Good plan. Also, lots of good information already in this thread. If you are short on room, and have an inline filter, you can get a fuel filter with a third port for a return line. I think Buick had one like that in the 60s, but I use a Chrysler K-car one (80-84-ish 2.2 Liter with carburetor) as it is smaller. The third port has an orifice in it that I have drilled out. You might not have to drill it for this duty, but I would. It removes one detail to wonder about. The third port is smaller, and perfect for temporarily hooking up a gauge. Most automotive vacuum gauges have a fuel pressure scale that is right for carbureted cars. Thats what I use. On some GM cars that have a solid piece of metal line all the way from the fuel pump to the carb, I have resorted to just disconnecting or removing the stock line, and temporarily hooking up with brass fittings and hose. Don't get too hung up on exact pressure. If it is pretty close, its fine. There is going to be some variation as the float valve opens and closes. You will get to see what it looks like pumping, and what it looks like with the valve closed. As others have mentioned, pressure is controlled by the internal diaphragm spring in the pump. It just sits there pushing against the float valve. When the float valve is closed, the diaphragm just stays up, and the arm does nothing. As fuel flows into the carb when the float valve opens, the diaphragm comes back down and contacts the arm, and pumping resumes. You can only compensate so much for high fuel pressure by lowering the float level. A very slight change might be ok. I have also heard of people having to lower the float level slightly to compensate for the different specific gravity of today's alcohol-laced fuel. I have not had to do that yet, but I am not ruling it out. Don't add a regulator unless forced. If the fuel pump is the problem, fix, replace, or find some way to make it work as designed. Regulators, especially cheap ones, are the road to madness.

It also works well for cooking bearing races when assembling transmissions. Every shop should have one!

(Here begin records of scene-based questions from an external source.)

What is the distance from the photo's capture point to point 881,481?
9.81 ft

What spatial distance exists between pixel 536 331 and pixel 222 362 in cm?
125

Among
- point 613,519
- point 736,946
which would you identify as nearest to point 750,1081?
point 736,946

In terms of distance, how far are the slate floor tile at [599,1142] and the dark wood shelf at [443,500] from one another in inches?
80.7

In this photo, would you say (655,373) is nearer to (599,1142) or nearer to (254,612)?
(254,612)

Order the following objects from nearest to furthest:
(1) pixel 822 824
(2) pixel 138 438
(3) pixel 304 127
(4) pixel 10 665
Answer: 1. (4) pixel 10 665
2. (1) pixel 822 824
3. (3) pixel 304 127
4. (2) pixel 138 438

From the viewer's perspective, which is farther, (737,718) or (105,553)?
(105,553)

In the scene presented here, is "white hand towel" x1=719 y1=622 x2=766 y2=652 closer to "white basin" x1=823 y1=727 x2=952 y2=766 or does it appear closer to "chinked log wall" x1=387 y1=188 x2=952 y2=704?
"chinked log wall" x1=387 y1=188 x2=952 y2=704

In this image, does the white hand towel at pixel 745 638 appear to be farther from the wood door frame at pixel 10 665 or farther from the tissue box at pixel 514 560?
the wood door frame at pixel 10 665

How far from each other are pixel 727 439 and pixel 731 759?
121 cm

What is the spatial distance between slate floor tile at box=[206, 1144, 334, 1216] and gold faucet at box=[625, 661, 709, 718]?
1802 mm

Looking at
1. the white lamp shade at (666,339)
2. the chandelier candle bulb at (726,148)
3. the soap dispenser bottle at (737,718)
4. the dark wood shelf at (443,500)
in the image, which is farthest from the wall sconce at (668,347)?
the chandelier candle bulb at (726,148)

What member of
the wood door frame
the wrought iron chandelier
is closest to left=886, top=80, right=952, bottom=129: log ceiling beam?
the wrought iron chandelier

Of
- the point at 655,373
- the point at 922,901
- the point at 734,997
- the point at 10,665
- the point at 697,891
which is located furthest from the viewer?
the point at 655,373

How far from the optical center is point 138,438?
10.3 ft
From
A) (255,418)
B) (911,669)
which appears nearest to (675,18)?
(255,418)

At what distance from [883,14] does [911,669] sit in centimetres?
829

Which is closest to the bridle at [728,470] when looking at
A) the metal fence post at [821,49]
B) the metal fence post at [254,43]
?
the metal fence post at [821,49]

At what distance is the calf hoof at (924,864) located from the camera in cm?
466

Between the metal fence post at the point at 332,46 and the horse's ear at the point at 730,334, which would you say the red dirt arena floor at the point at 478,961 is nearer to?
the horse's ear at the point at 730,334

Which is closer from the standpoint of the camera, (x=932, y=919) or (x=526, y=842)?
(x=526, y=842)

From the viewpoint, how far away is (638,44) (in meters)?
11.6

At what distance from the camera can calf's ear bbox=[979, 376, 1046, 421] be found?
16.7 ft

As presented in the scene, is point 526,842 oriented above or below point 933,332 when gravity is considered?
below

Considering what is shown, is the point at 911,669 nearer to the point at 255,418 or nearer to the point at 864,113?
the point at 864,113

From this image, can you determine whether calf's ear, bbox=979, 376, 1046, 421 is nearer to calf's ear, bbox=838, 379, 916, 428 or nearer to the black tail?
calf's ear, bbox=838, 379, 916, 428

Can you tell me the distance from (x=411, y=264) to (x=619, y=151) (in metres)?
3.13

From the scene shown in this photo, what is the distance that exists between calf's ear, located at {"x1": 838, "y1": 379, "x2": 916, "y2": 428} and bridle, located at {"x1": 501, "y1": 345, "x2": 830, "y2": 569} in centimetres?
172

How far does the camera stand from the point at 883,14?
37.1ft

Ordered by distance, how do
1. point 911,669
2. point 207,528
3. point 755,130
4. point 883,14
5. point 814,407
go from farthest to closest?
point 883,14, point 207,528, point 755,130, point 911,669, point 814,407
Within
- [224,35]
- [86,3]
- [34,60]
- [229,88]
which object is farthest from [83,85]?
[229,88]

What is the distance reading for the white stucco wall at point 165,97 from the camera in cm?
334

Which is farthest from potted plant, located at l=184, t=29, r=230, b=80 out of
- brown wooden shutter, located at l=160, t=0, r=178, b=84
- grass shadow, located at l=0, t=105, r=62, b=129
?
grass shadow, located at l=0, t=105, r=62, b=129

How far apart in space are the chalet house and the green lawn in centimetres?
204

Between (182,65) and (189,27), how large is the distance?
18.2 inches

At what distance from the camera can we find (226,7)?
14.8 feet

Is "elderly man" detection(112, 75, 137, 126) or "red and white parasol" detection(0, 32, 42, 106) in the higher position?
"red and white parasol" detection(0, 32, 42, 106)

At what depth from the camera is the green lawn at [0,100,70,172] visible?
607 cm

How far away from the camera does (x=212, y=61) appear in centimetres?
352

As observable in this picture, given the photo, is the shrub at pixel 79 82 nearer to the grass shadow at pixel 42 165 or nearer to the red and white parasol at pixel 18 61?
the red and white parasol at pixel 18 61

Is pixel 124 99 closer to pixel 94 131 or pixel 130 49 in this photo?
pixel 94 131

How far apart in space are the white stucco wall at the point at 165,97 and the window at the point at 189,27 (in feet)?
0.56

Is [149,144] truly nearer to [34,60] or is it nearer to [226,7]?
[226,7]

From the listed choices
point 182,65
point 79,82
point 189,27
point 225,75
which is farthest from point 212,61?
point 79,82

On thing for sure, you wont HURT it with too cold of a plug. The worst that could happen is that they will dirty up too fast. Even if that happens, I would double check carburetion/choke before assuming the plugs are the issue.

What make is it?

Not at all. I like Havoline. I must have written that very badly, but I can't seem to see it right now. I'll have another look when I am less tired. Havoline, like 600W, is just a brand of oil. What I am suggesting is that the formula has changed, and probably a lot, in the last 80 or so years. Mobil's current 600W, in the link, is rated for worm gear service, and that is severe gear service, because worm gears wipe the oil off like hypoid gears do. I am sure it is fine for lubricating some gears. I doubt it much resembles steam cylinder oil from 80 years ago, because oil engineers have had decades to develop better steam cylinder oil. 600W today implies nothing about viscosity. I believe (but can't prove) that 600W and SAE-160 were interchangeable for automotive transmission use when the SAE-160 oils appeared in the mid 1930s. Today SAE-160 does not exist, SAE-140 and SAE-250 are the closest. As you probably know, these SAE grades are not a specific viscosity but are ranges. There are charts, but it is tough to directly cross reference. Ray W, over on the VCCA forums researched this, and came to the conclusion that the old SAE-160 was much more like SAE-250 than SAE-140. He was working with Chevrolet's first SYNCROMESH transmission, the one that ended in 1936. IIRC the factory recommendation was 600W or SAE-160 depending on year. The transmissions themselves are apples and oranges thanks to the synchromesh, however he believes he has found a true equivalent to the old SAE-160 (in viscosity). The product is Lubriplate SPO-288, an ISO 680 oil that falls into the SAE-250 range. Current Mobil 600W is ISO 460 (lighter) for the "600 W Super" and even lighter yet (with no ISO rating) for the "600 W".